The Netherlands apologizes to relatives of the Srebrenica massacre NOW

The Dutch government has apologized to the relatives of the massacre in Srebrenica in 1995. Defense Minister Ollongren said this on Monday in a speech during the 27th anniversary of the genocide.

Ollongren made the “deepest apologies” at the cemetery in Potocari in Bosnia and Herzegovina and Herzegovina.

The Srebrenica massacre is considered the worst war crime in Europe since World War II. More than 8,000 Bosnian Muslim men and boys were murdered by Bosnian Serb troops.

The mining town of Srebrenica, located in a mountainous area, was captured in 1992 by the Bosniaks, who used it as a base for attacks on Serb villages. The population increased from 5,000 to about 55,000 due to refugees who moved from the area to Srebrenica.

The UN Security Council declared Srebrenica a demilitarized ‘safe zone’ to be protected by an international peacekeeping force. But Serbs kept out the UN convoys of emergency aid and waited for the famine to take effect. Fuel, food and ammunition became scarce.

Military support was not forthcoming after Serbian attack

After an attack by Bosnian Serb forces on 3 July 1995, the UN observatories fell like dominoes. The Dutch commander, Lieutenant Colonel Thom Karremans, asked several times for NATO air support, but those requests were rejected. Dutchbat withdrew to the base in Potocari, where thousands of refugees from Srebrenica also moved.

That is where the murders and rapes took place. Men and boys were never seen again, as were most of their fellow sufferers who tried to flee over the mountains. An estimated 8,500 Bosnian Muslims fell prey to the worst genocide in Europe since World War II. The Dutch Blue Helmets were unable to prevent the massacre by the Bosnian Serb troops.
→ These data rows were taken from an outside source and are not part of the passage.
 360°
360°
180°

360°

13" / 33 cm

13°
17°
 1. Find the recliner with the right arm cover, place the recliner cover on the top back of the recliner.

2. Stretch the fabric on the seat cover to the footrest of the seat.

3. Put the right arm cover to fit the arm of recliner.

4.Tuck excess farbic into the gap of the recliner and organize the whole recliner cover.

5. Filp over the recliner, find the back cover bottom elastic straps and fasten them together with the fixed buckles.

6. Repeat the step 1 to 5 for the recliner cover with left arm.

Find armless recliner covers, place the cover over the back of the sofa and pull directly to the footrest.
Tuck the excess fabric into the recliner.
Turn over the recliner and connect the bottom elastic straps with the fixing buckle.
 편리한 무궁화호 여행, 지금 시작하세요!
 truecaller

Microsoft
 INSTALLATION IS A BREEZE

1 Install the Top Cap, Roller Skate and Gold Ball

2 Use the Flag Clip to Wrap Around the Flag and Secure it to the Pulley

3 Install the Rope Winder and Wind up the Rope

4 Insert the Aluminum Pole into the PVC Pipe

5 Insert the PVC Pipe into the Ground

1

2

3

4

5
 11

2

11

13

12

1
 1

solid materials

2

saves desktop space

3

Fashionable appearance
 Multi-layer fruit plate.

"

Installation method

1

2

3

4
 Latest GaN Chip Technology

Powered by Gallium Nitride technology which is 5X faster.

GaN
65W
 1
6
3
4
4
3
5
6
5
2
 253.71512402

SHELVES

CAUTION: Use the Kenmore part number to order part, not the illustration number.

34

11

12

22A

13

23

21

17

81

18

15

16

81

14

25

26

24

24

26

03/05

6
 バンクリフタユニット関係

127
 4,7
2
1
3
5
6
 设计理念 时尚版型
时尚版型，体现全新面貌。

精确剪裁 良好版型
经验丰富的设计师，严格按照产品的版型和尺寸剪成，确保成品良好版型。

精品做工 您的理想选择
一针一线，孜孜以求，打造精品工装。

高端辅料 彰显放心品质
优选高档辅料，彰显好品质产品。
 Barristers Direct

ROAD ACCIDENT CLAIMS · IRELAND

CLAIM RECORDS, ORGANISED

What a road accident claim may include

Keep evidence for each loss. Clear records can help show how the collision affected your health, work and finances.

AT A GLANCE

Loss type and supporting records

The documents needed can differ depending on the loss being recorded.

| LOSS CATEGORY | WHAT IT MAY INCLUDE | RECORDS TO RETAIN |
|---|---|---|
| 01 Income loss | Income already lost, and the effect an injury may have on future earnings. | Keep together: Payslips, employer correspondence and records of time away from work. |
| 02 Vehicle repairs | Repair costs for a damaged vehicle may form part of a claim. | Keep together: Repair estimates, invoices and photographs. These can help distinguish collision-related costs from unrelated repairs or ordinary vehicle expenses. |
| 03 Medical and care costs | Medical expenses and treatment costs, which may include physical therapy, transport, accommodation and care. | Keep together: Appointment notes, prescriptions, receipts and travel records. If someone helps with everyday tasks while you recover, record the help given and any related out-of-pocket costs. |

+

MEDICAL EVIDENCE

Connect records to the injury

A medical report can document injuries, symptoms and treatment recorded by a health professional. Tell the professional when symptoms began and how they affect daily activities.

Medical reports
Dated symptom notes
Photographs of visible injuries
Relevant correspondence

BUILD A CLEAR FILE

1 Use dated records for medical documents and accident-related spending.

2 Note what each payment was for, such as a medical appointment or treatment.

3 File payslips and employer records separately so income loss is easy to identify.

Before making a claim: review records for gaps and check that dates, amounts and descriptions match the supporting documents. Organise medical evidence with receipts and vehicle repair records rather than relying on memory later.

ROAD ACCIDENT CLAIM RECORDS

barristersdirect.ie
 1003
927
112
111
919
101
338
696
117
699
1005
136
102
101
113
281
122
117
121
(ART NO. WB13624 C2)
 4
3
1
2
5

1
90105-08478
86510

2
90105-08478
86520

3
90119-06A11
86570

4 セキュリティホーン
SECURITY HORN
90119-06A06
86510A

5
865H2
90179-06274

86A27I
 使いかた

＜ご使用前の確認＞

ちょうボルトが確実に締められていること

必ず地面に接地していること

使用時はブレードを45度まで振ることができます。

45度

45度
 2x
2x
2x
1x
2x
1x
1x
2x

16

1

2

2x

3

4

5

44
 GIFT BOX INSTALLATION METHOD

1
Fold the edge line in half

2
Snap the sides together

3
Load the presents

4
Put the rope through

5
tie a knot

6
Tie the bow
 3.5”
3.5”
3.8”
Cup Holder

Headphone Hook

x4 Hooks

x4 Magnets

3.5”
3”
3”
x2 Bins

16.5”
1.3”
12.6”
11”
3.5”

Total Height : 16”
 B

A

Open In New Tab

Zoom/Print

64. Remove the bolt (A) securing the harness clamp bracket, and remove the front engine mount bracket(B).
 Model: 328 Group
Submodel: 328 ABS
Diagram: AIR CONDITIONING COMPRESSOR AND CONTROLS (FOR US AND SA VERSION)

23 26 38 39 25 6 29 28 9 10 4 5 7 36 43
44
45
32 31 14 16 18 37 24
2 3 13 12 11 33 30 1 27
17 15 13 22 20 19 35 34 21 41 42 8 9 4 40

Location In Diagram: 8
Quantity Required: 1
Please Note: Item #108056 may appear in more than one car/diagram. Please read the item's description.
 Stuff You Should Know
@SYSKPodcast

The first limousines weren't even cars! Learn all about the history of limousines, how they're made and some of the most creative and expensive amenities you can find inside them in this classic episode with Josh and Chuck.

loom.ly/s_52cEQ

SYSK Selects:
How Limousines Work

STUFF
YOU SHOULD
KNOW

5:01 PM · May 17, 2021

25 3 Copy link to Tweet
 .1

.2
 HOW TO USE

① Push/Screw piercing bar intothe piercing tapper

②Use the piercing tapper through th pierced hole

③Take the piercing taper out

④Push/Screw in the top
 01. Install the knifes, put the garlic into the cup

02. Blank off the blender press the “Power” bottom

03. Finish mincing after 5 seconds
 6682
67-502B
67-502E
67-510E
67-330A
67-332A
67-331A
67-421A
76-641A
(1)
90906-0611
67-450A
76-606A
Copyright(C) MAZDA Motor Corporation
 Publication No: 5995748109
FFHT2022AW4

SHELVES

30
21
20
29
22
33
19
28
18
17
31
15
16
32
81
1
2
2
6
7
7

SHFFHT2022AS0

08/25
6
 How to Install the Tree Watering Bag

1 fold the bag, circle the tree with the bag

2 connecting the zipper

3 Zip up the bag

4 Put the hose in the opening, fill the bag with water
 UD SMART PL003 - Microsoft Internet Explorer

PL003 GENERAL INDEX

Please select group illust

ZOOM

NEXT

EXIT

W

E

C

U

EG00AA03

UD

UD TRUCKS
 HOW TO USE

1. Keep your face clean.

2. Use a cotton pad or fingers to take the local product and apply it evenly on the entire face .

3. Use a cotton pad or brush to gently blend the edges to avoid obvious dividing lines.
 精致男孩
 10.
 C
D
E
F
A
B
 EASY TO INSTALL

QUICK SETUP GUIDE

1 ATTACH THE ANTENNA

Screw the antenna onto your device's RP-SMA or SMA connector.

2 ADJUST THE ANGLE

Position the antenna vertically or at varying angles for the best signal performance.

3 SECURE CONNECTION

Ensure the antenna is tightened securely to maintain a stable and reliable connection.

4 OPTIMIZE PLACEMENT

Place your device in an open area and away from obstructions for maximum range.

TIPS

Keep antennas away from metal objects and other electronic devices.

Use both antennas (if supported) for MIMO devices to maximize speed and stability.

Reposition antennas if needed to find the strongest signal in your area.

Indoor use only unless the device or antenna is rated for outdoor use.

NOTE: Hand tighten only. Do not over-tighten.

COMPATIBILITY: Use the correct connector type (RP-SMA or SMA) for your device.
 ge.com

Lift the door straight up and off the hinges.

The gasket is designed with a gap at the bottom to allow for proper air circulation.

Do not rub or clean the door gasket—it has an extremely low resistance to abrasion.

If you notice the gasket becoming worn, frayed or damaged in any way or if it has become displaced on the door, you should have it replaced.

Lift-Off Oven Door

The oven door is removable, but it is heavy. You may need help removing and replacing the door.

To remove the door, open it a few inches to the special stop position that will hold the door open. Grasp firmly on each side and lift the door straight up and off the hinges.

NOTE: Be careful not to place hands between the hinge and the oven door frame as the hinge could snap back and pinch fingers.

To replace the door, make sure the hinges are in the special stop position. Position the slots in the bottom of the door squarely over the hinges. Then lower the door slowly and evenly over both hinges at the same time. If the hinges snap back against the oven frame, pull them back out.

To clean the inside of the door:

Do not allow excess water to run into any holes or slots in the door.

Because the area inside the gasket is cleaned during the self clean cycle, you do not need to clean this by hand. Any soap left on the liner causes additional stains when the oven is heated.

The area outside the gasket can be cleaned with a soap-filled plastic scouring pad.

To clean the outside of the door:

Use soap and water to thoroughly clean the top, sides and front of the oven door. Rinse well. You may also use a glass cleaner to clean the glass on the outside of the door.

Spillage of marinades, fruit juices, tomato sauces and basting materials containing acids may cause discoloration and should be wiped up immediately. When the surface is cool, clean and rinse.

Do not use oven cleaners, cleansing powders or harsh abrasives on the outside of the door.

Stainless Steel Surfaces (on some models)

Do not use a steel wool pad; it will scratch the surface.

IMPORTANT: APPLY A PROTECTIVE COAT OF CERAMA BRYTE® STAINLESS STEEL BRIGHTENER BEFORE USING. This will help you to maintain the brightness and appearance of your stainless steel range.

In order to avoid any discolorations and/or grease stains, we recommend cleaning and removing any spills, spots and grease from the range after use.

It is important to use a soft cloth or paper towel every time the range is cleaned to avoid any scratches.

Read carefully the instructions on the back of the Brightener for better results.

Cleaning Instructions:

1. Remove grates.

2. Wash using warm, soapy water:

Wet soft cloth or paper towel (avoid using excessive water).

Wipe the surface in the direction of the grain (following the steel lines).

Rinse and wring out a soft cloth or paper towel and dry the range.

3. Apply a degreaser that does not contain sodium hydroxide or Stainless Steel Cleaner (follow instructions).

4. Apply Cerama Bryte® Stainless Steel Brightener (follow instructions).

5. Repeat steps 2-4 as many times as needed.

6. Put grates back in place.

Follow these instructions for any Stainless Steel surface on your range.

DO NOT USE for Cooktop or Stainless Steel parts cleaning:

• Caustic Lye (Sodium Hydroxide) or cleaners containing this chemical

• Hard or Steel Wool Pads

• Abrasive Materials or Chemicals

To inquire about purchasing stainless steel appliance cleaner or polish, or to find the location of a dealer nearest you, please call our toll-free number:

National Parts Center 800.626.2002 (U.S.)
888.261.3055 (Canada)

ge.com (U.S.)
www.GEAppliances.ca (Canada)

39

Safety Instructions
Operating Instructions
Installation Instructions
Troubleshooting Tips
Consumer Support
In 2019, the Supreme Court ruled that the State acted unlawfully with regard to a group of approximately 350 male refugees who were in the compound on 13 July 1995. The Netherlands subsequently decided to institute a compensation scheme.

Prime Minister Mark Rutte apologized to hundreds of Dutchbat veterans in June for the cabinet’s actions regarding the drama in Srebrenica. He considered the Dutch state responsible for the circumstances in which the veterans were sent out and “the lack of support when Dutchbat III was wrongfully placed in the dock”.